SELECTED EXTRACT Start Marker

South Dakota, Oklahoma, and Colorado have apparently declared a different rule. State ex rel. Cranmer v. Thorson, 9 S. D. 149, 33 L.R. A. 582, 68 N. W. 202; Threadgill v. Cross, 26 Okla. 403, 138 Am. St. Rep. 964, 109 Pac. 558; People ex rel. O'Reilly v. Mills, 30 Colo. 262, 70 Pac. 322; and Speer v. People, 52 Colo. 525, 122 Pac. 768 (an affirmance by an equal division of justices). An election will not be enjoined for irregularities in the petition or procedure, as distinguished from an absence of law for the entire proceeding. Pfeifer v. Graves, 88 Ohio St. 473, 104 N. E. 529; Duggan v. Emporia, 84 Kan. 429, 114 Pac. 235, Ann. Cas. 1912A, 729.

But that the sufficiency of the petition is a judicial question, as well as the propriety of the remedy of injunction, has already been passed upon by this court in adjudicating the insufficiency of a petition for a state-wide referendum upon a legislative enactment, and holding it to be a judicial question, and in which proceedings in referendum were enjoined because void. State ex rel. Baker v. Hanna, 31 N. D. 570, 154 N. W. 704. On original writ this court therein declared: "As a referendum sets aside or suspends the will of the people as expressed by legislative act, petitions for a referendum should be required to comply strictly with the mandatory constitutional provisions under which a referendum is authorized. To require less is the equivalent of amending said constitutional provisions by court fiat, as well as to be derelict

in enforcing the Constitution itself." The cases cited in State ex rel. Baker v. Hanna, supra; State ex rel. McNary v. Olcott, 62 Or. 277, 125 Pac. 303; State ex rel. Halliburton v. Roach, 230 Mo. 408, 139 Am. St. Rep. 639, 130 S. W. 689; Hammett v. Hodges, 104 Ark. 510, 149 S. W. 667, and above authorities, also fully sustain that holding and these conclusions, i. e., that the secretary of state acts but ministerially. Hence his acts in submitting proposed constitutional amendments to the electorate are subject to judicial review; and the same is in no sense invading or usurping any legislative function.

But counsel reasons that by abuse of judicial review legal passage of any constitutional amendment might be abridged or prevented through staying the process of its adoption, as by enjoining publication of notice or wrongfully and illegally keeping it off the ballot. However this may be, the question is but an incident of the fully recognized judicial power and province to determine constitutionality of legislative act and to declare laws unconstitutional. The same argument of alleged judicial domination of the legislative arm of government has been applied against that power and province of the judiciary. But it has always been accepted that the power to determine constitutionality of legislation is vested in courts, and that such is a judicial question pure and simple. Ellingham v. Dye, 178 Ind. 336, 99 N. E. 1, Ann. Cas. 1915C, 221, citing a page of authority. This question was settled in the pioneer case of Marbury v. Madison, 1 Cranch, 137, 2 L. ed. 60.

SELECTED EXTRACT End Marker

## DIRECTIONS
**A.** Write out the passage of the court opinion between "South Dakota, Oklahoma, and" and "Cas. 1912A, 729.", inclusive.
**B.** According to the court opinion, in what capacity does the secretary of state act?
**C.** Rewrite the paragraph of the court opinion that begins "But counsel reasons that" as a short bulleted list that keeps its main facts.
The data that follows is not needed for any of this work.

MATERIAL PROVIDED Start Marker

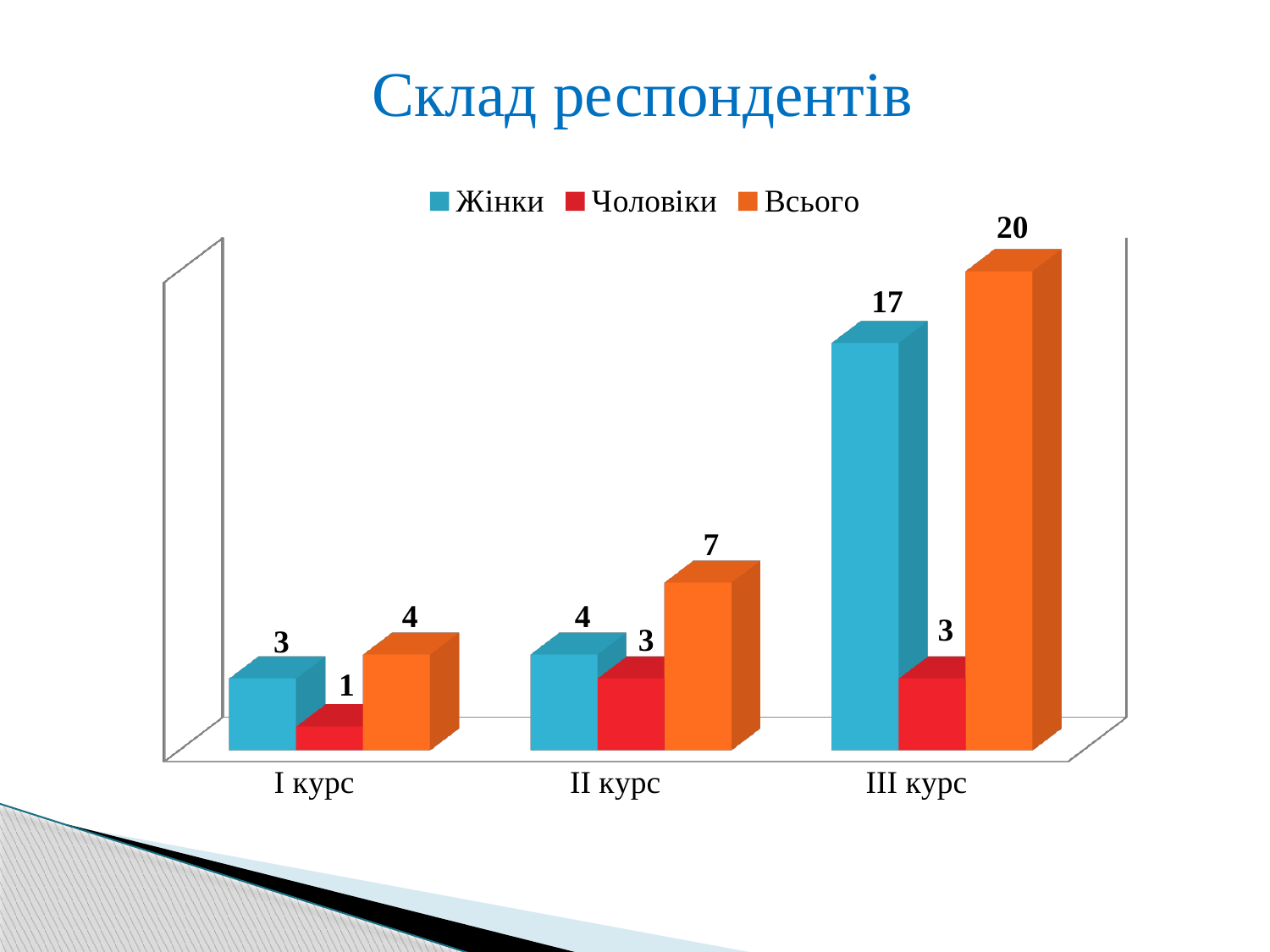
Do the values for Всього rise or fall from I курс to III курс? rise How many series does the legend list? 3 What is the difference between Жінки and Чоловіки in III курс? 14 What kind of chart is shown on the slide? bar chart Which is larger: Жінки in II курс or Чоловіки in II курс? Жінки in II курс Which category has the highest value for Всього? III курс What is the value for Всього in II курс? 7 What is the value for Жінки in III курс? 17 What is the difference between Всього for III курс and Всього for II курс? 13 What is the value for Чоловіки in I курс? 1 Which category has the lowest value for Чоловіки? I курс How many categories are shown on the x axis? 3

MATERIAL PROVIDED End Marker

## RESPONSES IN ORDER
**A.**
South Dakota, Oklahoma, and Colorado have apparently declared a different rule. State ex rel. Cranmer v. Thorson, 9 S. D. 149, 33 L.R. A. 582, 68 N. W. 202; Threadgill v. Cross, 26 Okla. 403, 138 Am. St. Rep. 964, 109 Pac. 558; People ex rel. O'Reilly v. Mills, 30 Colo. 262, 70 Pac. 322; and Speer v. People, 52 Colo. 525, 122 Pac. 768 (an affirmance by an equal division of justices). An election will not be enjoined for irregularities in the petition or procedure, as distinguished from an absence of law for the entire proceeding. Pfeifer v. Graves, 88 Ohio St. 473, 104 N. E. 529; Duggan v. Emporia, 84 Kan. 429, 114 Pac. 235, Ann. Cas. 1912A, 729.

**B.** The secretary of state acts only ministerially.

**C.**
- Counsel argues that abusing judicial review could block the legal passage of a constitutional amendment by staying its adoption, such as by enjoining publication of notice or wrongfully keeping it off the ballot.
- The court treats this as merely an incident of the recognized judicial power to determine whether legislative acts are constitutional and to declare laws unconstitutional.
- The same argument, that the judiciary would dominate the legislative branch, has been raised against that power.
- It has always been accepted that courts hold the power to determine the constitutionality of legislation and that this is purely a judicial question (Ellingham v. Dye, 178 Ind. 336).
- The question was settled in Marbury v. Madison, 1 Cranch, 137.